失陷攻击指标IOC信息，IOC是发现威胁最有效的判断方法之一。通过IOC能够实现威胁发现的各类实体包括但不限于：网际互连协议(Internet Protoco，IP)地址、域名、文件哈希(Hash)、邮件地址等。IOC能够提供威胁研判的标示以发现各类攻击活动迹象。因此，通过IOC信息也能够获得邮箱实体的各种信息。The IOC information of the attack indicators is lost. IOC is one of the most effective methods to detect threats. Various entities that can be used to detect threats through IOC include but are not limited to: Internet Protocol (IP) addresses, domain names, file hashes, email addresses, etc. IOC can provide threat analysis indicators to discover various signs of attack activities. Therefore, various information about mailbox entities can also be obtained through IOC information.

威胁情报TI数据，在TI数据中，会存在有各种邮箱信誉情报，因此，通过TI数据也能够获取邮箱实体的各种信息。Threat intelligence TI data includes various mailbox reputation intelligence. Therefore, various information about mailbox entities can also be obtained through TI data.

大网爬虫数据，通过爬虫能够获取到互联网中各种各样的数据，因此，通过爬虫也能够爬取到与邮箱实体相关的各种信息。The big web crawler data can obtain various data on the Internet through crawlers. Therefore, various information related to the mailbox entity can also be crawled through crawlers.

黑/白名单，即邮箱的黑/白名单，也属于邮箱实体的一种信息。Blacklist/whitelist, that is, the blacklist/whitelist of the mailbox, is also a kind of information of the mailbox entity.
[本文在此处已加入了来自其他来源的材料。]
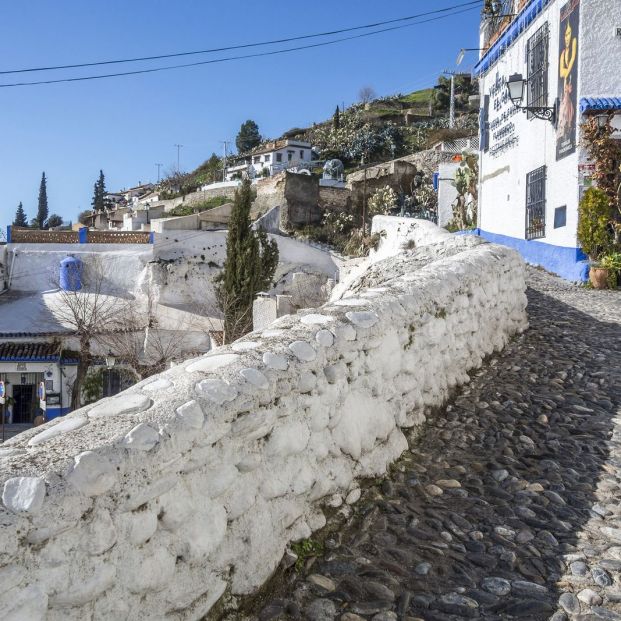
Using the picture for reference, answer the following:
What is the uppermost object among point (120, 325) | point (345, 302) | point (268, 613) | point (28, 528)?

当然，还可以通过上述信息源外的其它信息源获取邮箱实体，例如：个人提供的邮箱实体等。对于采集多个邮箱实体的具体信息源，此处不做限定。Of course, the mailbox entity can also be obtained through other information sources other than the above information sources, such as: a mailbox entity provided by an individual, etc. The specific information source for collecting multiple mailbox entities is not limited here.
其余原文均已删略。